• **JOB**:
Repeat, exactly and alone, every line from the line that contains "Looking at the scene, which" to the end of the entries.

--- start MATERIAL SHOWN ---

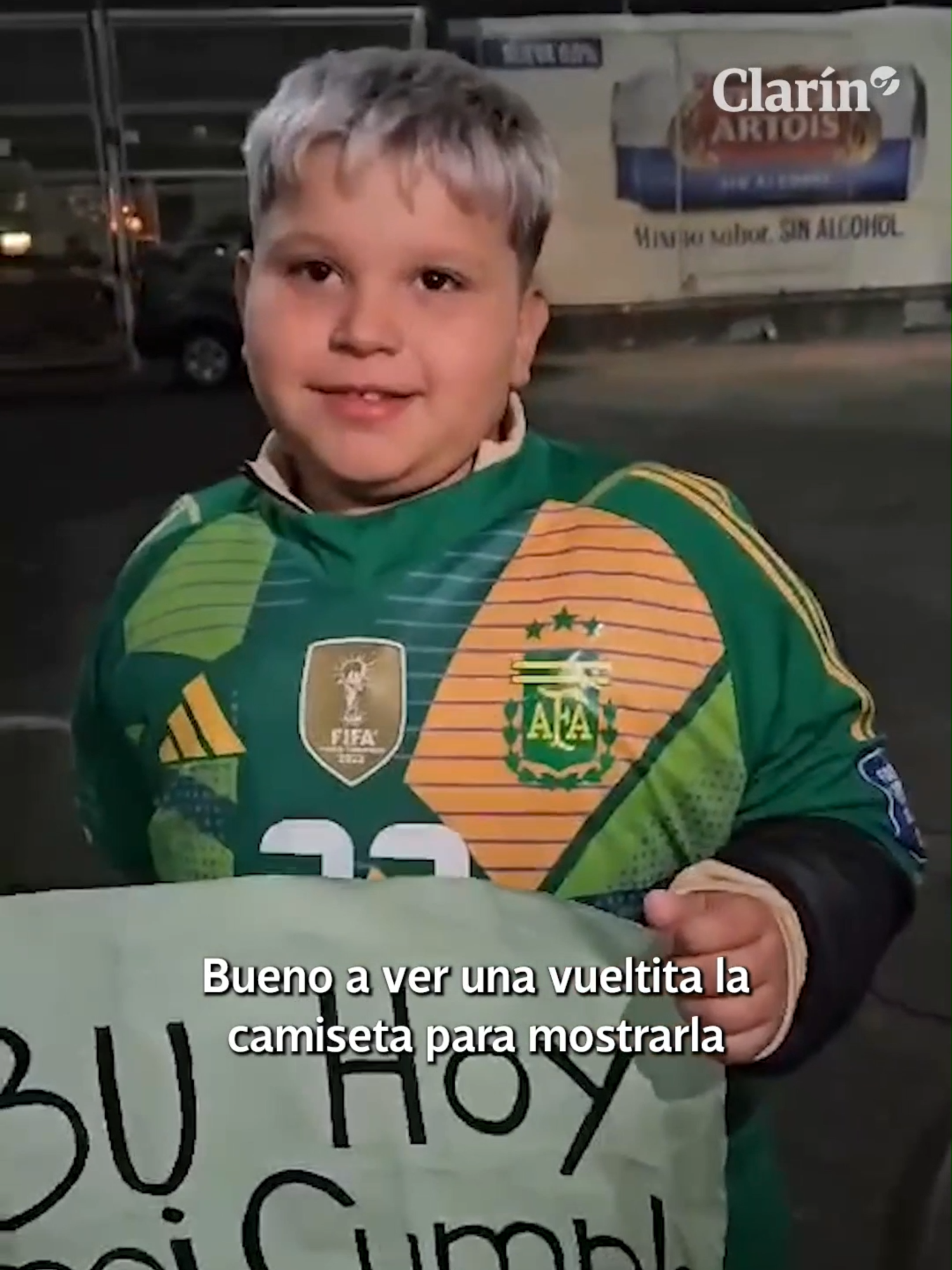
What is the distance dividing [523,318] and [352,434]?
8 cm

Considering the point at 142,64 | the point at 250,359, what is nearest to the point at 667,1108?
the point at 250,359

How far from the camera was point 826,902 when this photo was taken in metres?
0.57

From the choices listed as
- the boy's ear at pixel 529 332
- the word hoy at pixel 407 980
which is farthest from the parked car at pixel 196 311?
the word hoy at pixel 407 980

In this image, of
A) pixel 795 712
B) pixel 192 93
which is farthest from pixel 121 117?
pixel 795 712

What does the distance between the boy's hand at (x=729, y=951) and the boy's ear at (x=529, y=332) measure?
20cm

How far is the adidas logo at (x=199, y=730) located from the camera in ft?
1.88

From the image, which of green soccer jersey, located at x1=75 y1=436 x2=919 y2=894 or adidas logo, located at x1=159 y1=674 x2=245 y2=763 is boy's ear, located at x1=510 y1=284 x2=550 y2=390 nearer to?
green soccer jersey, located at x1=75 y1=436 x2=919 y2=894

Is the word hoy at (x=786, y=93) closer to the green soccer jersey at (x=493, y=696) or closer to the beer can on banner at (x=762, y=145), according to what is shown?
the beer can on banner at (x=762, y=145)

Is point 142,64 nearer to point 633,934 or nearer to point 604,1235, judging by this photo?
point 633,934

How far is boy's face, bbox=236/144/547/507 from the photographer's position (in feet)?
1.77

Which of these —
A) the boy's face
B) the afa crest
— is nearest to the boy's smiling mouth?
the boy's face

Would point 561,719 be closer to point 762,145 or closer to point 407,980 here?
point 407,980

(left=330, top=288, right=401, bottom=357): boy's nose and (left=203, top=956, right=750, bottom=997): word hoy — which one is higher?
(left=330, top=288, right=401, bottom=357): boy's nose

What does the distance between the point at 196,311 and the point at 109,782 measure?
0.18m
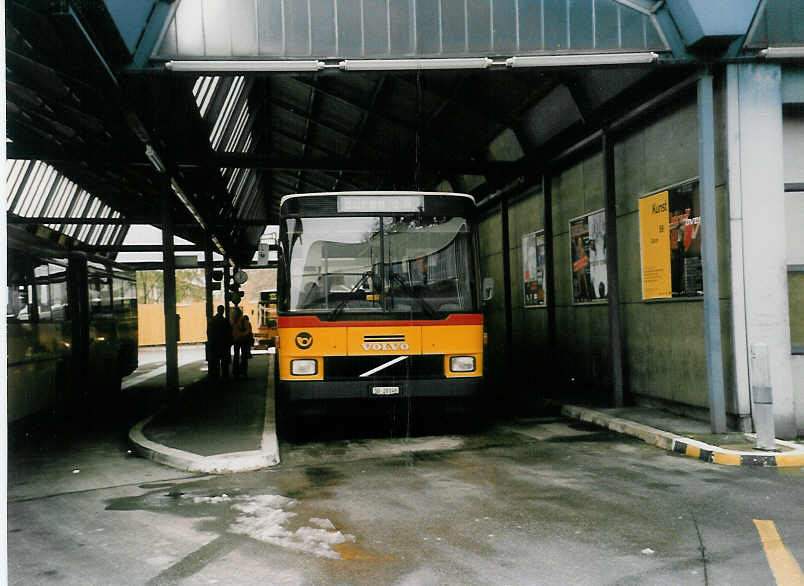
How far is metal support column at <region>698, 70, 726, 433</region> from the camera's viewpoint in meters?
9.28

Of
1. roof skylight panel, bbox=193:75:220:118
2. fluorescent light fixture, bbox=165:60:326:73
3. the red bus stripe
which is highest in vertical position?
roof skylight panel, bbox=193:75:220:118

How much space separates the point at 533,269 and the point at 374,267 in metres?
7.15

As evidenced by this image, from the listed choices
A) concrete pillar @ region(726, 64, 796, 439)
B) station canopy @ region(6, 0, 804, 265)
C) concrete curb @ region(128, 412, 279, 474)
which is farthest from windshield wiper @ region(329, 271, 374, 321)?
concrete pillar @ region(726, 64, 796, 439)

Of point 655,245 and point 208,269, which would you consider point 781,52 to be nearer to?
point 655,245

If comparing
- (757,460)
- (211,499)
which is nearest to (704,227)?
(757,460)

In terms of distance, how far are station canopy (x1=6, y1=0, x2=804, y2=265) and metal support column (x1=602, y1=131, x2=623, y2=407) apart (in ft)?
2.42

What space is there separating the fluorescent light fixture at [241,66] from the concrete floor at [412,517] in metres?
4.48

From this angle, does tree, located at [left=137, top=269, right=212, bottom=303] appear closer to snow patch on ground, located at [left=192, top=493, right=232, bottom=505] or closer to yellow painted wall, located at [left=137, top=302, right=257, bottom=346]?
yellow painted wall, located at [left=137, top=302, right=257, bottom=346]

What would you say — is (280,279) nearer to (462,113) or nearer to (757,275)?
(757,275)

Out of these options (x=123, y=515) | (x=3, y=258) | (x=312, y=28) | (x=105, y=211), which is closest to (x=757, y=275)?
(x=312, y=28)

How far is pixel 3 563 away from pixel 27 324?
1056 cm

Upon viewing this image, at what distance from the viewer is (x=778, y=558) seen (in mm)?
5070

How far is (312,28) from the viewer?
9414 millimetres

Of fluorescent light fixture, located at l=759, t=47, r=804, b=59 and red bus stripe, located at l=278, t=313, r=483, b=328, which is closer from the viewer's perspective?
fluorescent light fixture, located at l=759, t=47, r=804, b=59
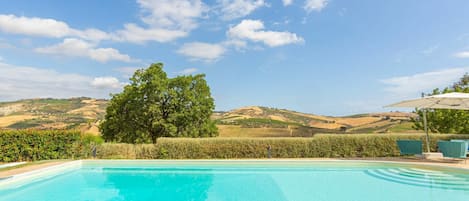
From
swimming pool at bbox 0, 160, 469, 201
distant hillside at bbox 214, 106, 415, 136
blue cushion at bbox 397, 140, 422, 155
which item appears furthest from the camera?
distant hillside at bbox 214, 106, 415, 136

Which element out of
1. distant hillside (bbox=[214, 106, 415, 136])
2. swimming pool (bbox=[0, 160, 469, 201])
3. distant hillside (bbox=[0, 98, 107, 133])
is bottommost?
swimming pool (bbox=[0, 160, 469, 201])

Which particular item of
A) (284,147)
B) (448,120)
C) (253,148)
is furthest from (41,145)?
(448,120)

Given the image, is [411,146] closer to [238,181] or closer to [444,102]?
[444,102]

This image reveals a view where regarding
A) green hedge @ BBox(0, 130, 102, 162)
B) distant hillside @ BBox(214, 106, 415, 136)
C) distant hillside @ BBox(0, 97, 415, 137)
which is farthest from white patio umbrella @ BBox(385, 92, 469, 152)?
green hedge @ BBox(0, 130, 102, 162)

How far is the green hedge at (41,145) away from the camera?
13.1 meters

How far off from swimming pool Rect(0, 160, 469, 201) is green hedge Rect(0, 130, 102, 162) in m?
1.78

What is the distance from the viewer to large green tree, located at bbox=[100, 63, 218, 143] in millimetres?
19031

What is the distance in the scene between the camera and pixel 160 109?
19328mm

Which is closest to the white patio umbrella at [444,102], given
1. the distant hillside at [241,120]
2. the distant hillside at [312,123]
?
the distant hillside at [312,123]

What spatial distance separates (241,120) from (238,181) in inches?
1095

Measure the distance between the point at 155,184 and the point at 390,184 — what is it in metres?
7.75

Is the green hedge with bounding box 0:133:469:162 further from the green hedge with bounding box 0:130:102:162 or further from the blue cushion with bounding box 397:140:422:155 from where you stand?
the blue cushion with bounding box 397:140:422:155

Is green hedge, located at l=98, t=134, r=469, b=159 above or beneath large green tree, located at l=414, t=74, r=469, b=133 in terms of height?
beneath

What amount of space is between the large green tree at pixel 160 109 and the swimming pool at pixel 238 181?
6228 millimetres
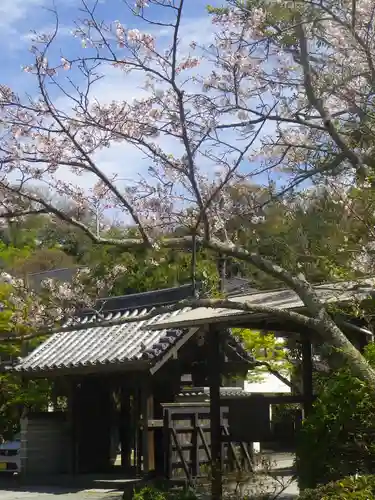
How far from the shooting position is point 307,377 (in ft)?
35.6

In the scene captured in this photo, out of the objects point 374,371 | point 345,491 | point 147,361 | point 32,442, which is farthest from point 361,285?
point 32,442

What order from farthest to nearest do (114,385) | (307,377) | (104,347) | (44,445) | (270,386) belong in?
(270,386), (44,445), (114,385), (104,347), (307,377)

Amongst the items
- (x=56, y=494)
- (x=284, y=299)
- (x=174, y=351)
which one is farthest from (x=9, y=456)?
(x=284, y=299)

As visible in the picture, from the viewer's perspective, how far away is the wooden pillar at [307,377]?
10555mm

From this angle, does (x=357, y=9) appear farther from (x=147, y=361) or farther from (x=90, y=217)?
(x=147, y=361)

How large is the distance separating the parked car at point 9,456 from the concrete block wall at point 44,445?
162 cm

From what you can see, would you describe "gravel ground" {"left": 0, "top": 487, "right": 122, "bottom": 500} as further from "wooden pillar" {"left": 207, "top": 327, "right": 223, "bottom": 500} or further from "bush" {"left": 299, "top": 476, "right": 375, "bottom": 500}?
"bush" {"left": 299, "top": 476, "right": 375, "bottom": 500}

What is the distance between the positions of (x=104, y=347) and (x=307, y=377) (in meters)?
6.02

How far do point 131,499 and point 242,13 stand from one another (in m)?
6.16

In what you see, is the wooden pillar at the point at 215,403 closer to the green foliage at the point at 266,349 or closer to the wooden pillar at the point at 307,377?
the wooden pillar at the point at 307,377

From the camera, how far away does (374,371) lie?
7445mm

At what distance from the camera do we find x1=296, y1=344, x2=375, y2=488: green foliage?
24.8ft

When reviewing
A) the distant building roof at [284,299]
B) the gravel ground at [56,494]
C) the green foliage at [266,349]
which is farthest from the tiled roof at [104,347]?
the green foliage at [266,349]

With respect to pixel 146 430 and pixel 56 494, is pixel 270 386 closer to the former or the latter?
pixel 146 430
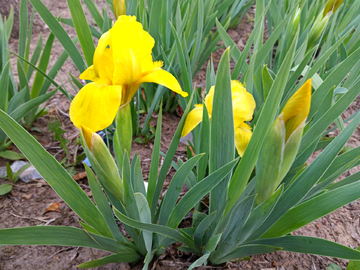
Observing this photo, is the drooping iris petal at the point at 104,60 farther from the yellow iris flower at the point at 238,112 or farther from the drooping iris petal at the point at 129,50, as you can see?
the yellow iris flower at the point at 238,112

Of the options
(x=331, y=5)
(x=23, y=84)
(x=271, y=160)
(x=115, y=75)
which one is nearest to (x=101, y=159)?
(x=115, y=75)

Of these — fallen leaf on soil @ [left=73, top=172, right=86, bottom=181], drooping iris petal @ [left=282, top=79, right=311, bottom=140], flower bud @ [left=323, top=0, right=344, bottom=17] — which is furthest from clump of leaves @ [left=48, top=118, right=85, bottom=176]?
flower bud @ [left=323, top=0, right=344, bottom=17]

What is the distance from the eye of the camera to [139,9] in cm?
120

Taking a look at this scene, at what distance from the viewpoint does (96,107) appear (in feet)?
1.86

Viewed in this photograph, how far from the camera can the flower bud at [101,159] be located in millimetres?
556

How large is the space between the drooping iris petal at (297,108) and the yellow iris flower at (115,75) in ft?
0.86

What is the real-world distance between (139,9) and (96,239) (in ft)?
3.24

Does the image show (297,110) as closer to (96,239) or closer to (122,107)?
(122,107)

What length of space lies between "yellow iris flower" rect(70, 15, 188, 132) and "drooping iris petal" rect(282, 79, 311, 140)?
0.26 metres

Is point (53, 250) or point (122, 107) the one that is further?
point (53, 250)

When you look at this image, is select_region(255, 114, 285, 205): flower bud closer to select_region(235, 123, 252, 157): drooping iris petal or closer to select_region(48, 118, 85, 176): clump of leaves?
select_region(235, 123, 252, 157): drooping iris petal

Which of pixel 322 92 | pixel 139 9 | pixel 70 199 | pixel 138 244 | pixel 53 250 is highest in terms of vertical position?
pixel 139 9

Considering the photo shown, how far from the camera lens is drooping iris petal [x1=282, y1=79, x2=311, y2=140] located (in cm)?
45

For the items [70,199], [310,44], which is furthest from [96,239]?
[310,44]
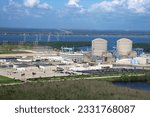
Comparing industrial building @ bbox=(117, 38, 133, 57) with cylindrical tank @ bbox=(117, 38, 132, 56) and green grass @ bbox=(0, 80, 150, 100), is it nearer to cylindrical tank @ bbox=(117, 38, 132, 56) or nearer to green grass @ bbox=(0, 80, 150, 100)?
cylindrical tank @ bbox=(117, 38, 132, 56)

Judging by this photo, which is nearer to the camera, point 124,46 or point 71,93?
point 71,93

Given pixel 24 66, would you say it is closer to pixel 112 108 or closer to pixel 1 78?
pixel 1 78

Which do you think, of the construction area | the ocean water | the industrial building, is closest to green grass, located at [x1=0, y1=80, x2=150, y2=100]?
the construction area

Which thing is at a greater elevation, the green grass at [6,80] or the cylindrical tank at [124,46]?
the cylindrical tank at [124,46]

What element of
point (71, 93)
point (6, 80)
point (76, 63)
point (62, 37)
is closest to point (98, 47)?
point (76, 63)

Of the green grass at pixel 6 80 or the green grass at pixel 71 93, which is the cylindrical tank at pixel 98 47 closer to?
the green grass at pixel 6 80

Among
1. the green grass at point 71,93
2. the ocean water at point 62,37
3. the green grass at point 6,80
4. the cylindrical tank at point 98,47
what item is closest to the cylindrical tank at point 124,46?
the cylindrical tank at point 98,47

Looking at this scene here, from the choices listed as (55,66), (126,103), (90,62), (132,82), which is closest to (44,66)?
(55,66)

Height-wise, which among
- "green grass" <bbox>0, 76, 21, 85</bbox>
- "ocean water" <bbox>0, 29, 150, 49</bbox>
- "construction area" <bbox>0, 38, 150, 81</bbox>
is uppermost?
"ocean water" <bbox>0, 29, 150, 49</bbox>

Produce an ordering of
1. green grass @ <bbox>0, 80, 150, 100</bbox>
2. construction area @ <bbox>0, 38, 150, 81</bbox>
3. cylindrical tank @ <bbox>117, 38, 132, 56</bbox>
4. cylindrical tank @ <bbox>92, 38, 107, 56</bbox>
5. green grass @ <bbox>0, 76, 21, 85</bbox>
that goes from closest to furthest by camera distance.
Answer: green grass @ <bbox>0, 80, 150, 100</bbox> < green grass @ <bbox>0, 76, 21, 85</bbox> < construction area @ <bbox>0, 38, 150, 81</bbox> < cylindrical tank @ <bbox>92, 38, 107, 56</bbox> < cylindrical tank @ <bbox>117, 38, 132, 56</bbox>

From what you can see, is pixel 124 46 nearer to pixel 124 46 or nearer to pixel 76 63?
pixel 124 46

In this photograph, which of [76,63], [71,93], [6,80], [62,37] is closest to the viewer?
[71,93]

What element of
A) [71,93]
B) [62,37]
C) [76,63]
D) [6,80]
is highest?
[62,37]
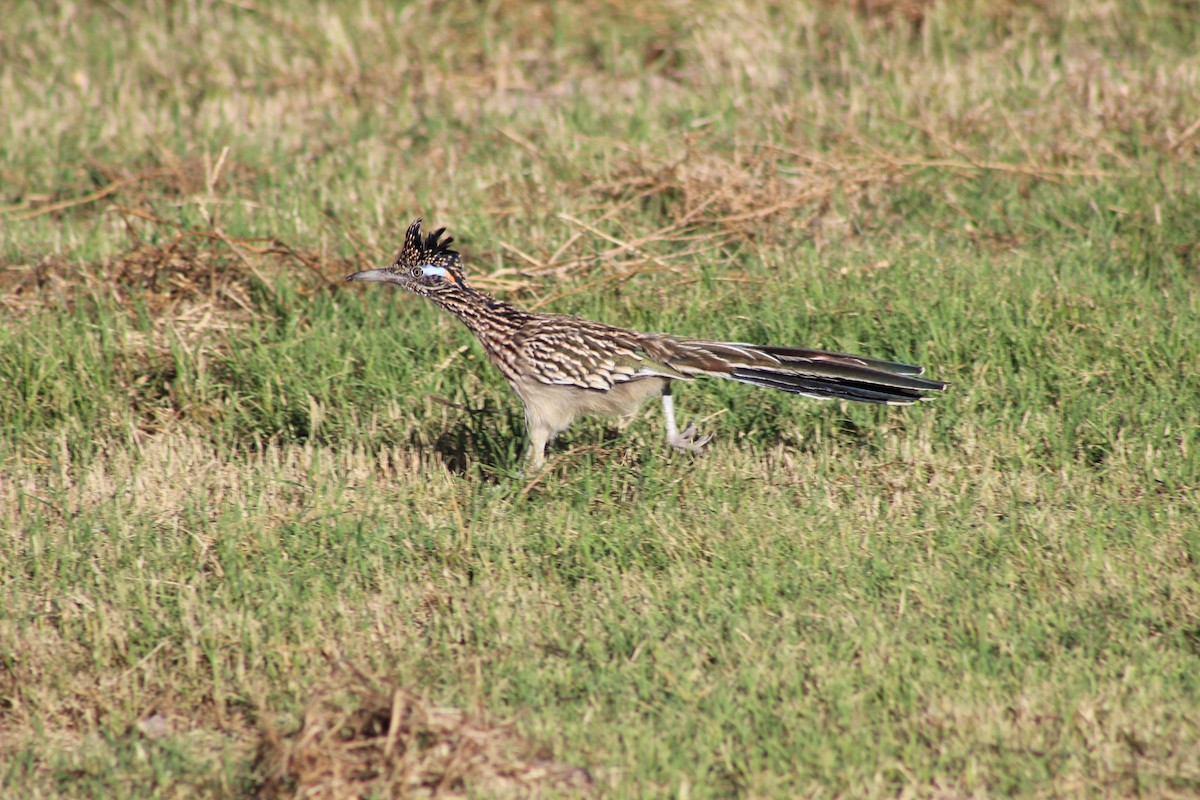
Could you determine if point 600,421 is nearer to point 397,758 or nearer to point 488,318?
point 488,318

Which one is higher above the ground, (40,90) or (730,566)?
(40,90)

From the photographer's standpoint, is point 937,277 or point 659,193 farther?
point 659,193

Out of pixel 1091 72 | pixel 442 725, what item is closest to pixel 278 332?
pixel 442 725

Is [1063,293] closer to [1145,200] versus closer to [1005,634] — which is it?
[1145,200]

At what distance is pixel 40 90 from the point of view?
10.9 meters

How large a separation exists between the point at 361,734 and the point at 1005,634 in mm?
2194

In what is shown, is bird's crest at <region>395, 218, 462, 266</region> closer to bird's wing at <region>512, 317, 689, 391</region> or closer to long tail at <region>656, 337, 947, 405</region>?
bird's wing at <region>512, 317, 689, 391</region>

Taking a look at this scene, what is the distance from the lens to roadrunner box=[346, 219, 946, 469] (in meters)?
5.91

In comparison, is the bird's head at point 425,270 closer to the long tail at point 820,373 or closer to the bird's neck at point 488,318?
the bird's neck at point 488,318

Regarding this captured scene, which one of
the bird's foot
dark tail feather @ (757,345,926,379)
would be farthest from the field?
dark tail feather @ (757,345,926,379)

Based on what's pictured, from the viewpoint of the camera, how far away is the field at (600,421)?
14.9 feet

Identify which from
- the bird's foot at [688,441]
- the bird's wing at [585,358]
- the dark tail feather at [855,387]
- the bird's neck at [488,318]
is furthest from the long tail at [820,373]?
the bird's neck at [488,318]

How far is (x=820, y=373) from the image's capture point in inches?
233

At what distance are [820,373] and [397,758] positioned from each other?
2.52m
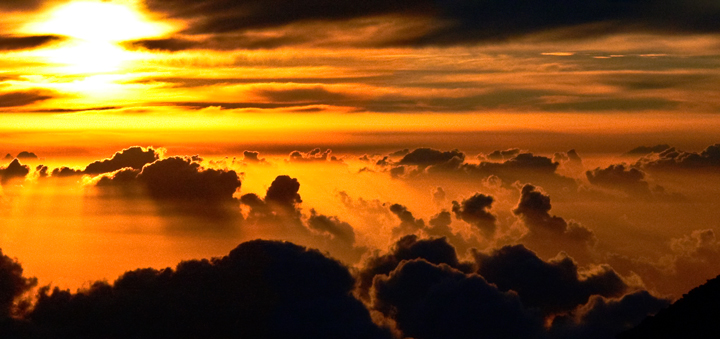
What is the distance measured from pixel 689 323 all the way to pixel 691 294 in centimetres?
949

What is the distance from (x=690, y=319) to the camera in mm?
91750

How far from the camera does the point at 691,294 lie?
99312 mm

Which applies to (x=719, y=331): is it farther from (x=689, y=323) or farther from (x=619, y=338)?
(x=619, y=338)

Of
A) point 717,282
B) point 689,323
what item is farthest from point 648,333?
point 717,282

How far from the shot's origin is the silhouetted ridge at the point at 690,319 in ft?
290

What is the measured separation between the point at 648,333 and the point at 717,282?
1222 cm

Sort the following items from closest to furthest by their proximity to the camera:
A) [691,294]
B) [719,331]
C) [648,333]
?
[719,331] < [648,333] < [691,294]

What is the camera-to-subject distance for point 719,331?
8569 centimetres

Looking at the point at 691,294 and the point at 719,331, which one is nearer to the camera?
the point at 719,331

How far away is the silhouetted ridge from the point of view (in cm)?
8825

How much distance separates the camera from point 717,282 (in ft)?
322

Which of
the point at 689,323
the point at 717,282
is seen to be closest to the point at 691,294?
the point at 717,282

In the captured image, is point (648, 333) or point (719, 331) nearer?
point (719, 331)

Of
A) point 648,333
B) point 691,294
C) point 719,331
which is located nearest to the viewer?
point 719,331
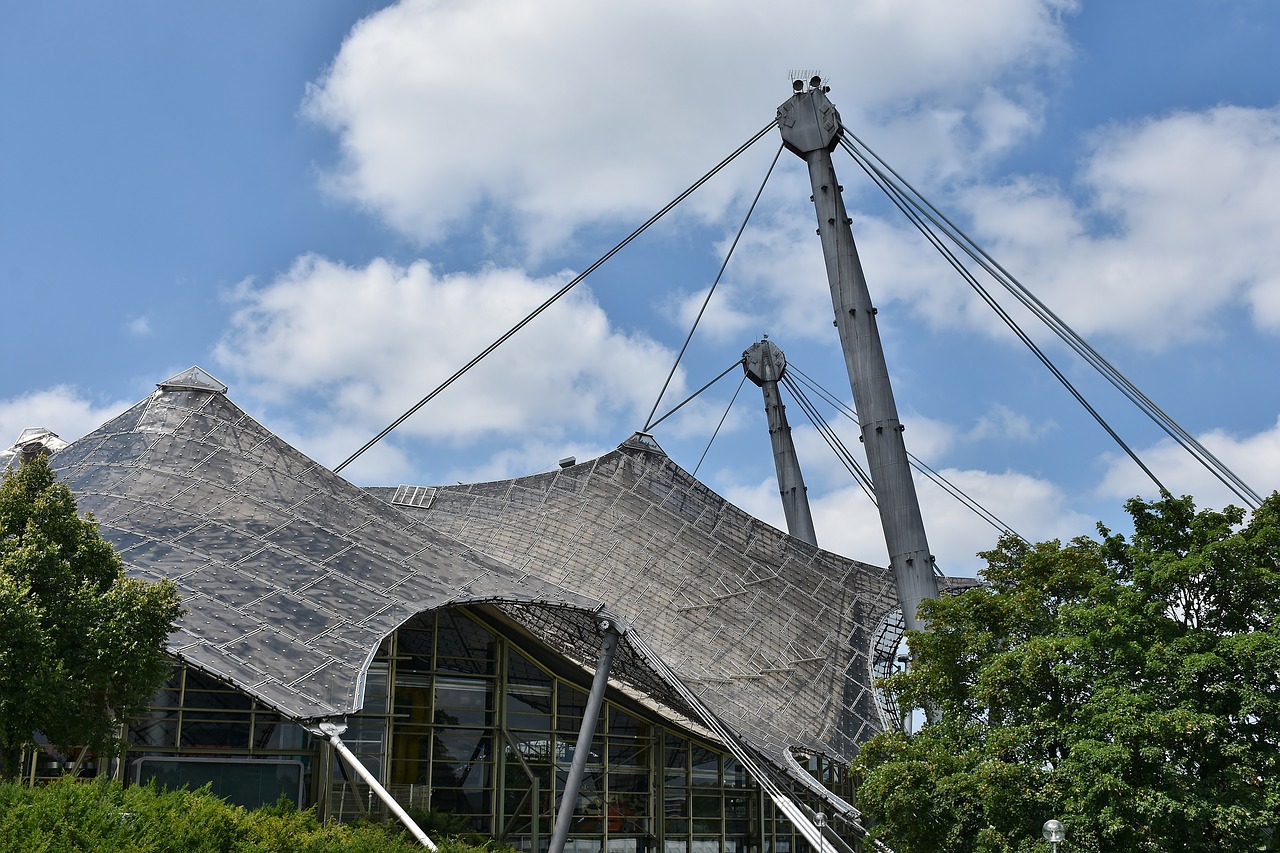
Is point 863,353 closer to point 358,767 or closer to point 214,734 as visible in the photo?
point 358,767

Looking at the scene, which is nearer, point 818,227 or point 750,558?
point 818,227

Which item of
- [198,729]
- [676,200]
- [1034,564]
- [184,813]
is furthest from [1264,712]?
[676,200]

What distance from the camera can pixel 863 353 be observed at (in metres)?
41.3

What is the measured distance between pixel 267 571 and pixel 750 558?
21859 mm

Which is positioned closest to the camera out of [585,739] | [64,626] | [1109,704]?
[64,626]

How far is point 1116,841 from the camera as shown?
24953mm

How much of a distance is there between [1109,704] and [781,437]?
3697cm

--- end MATERIAL SHOWN ---

• **EXPECTED ANSWER**:
Looking at the scene, which is nearer, point 818,227 or point 750,558?
point 818,227

Which item of
- [198,729]
- [676,200]
- [1034,564]
- [184,813]
is furthest from [1264,712]?
[676,200]

What distance from the camera can pixel 863 353 be observed at (in metres)?
41.3

What is the measured distance between pixel 267 571 and pixel 750 558?
21859 mm

Which is positioned closest to the camera out of [585,739] | [64,626] | [1109,704]?
[64,626]

How far is point 1116,841 from the camera as shown?
24953mm

How much of a distance is there between [1109,704] and [781,437]?
3697cm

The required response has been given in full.